The microarray assay produces continuous log-titer results between 1.0 (titer of 20) and 7.0 (titer of 1280). To account for these detection limits, an extra probability weight w 0 was added at 20 to account for samples that had antibody concentrations at or below the detection limit of 20. This can be considered a zero-inflated mixture model, where titers of 20 are the “zeroes”. Because of this added probability mass, we discretized the probability mass functions to make the entire distribution discrete; hence the distributions f formally represents discretized versions of continuous density functions (Appendix Section 5). At the upper detection limit of 7.0, the mixture distribution was censored assuming that individuals with titers of 7.0 represented a class of seropositive individuals with a real titer value if the assays had been continued to be diluted until the real titer was found. Censoring on the right and truncating on the left gave the best fit (according to BIC) among the four combinations. Truncating on the left means that the extra weight on the left-hand side of the probability density function (the portion below 20) was simply discarded when performing the fits, as “zero-inflation” on the left-hand side was used to fit the number of samples that had titers of 20 or below.

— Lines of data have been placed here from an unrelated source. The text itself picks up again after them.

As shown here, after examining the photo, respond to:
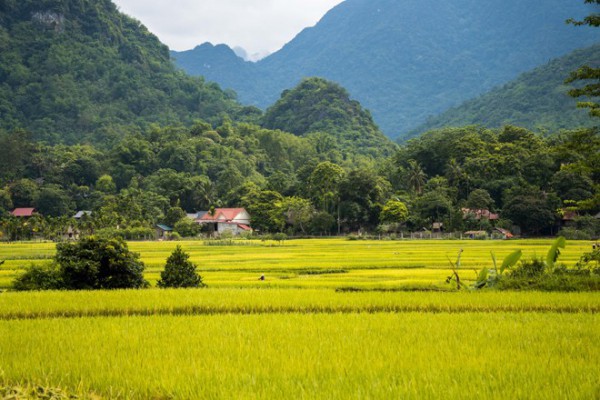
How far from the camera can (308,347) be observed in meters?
7.64

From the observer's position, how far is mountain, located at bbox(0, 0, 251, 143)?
510 feet

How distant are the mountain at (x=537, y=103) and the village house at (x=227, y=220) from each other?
65.3 metres

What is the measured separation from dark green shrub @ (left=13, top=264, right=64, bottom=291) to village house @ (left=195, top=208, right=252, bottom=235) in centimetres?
7185

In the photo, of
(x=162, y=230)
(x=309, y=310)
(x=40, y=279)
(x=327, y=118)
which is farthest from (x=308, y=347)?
(x=327, y=118)

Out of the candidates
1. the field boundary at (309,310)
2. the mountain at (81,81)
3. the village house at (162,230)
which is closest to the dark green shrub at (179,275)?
the field boundary at (309,310)

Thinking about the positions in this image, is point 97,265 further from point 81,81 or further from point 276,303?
point 81,81

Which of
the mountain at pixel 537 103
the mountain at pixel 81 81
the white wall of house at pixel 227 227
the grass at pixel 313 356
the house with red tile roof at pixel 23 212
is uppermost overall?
the mountain at pixel 81 81

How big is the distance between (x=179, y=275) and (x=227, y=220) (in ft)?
240

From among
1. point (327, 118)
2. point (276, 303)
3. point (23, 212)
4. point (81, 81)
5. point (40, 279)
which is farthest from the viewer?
point (81, 81)

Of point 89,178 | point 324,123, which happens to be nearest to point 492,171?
point 89,178

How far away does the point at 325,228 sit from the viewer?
7775 centimetres

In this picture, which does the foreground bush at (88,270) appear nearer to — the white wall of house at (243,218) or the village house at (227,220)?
the village house at (227,220)

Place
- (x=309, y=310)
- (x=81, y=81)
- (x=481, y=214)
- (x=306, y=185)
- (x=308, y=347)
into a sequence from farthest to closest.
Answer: (x=81, y=81)
(x=306, y=185)
(x=481, y=214)
(x=309, y=310)
(x=308, y=347)

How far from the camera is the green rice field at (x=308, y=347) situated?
→ 18.7ft
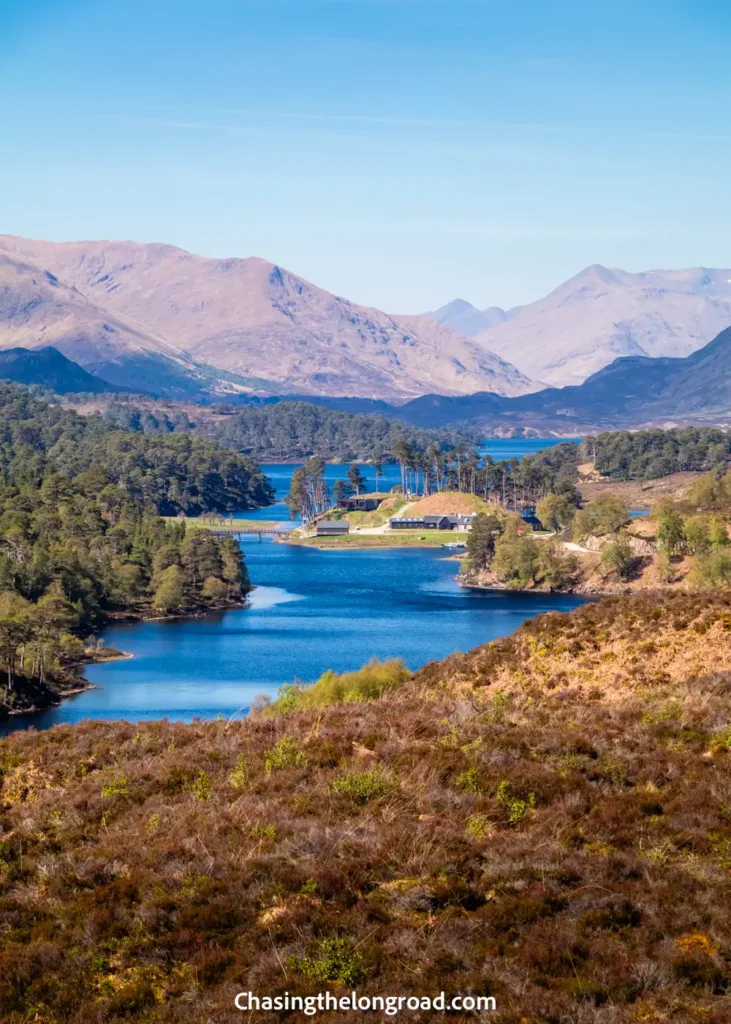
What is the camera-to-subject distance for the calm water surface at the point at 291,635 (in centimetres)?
6003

Thus, the log-likelihood in (2) was modified as:

$${\ell }^{interval}({\rm{x}}|\,{\boldsymbol{\theta }}\,)=\,\sum _{i=1}^{{\boldsymbol{n}}}{s}_{i}\cdot \,\mathrm{log}[{w}_{0}\,+\,\sum _{j=1}^{C}{w}_{j}\cdot {f}_{j}(\,{{\rm{x}}}_{i}\,|\,{\theta }_{j})]$$
(3)

Maximum likelihood estimation was carried out using the Nelder-Meade algorithm implemented in Java 8.0 (Apache Commons Math 3.3). Global optima and convergence were assessed by starting searches from different sets of the initial conditions. Weibull, Gamma, and normal distributional forms were tested for the mixture components, and as there was little difference in the fits (Appendix Section 6), normal distributions were chosen for the analysis. Confidence intervals for means, variances, and weight parameters w j were computed using likelihood profiles48.

For multi-component mixture models, the likelihood ratio test between a specific model and its immediate predecessor (e.g. n components versus n-1 components) is not a valid statistical comparison. Since interchanging the components’ identity gives the same mixture likelihood48, the regularity conditions do not hold for the likelihood ratio test to have its usual χ2 distribution. Thus, the most appropriate number of mixture components was chosen by (1) Bayesian Information Criterion to take into account the number of samples, and (2) a qualitative inspection of the means and variances of the components to ensure that (a) multiple means did not overlap and (b) variances and weights were not too small, which would make them not epidemiologically meaningful.

Data on influenza vaccine imports in Vietnam were obtained from Vietnam’s Customs and Imports Department via IMS Health Vietnam. Annual influenza vaccine imports for 2014–2016 are sufficient to cover approximately 0.8% of the Vietnamese population. As wealth and access to medicines are growing in Vietnam, the coverage level for 2009 to 2013 was likely to be lower than 0.8%.

Data Availability Statement

Data are available from the authors upon request.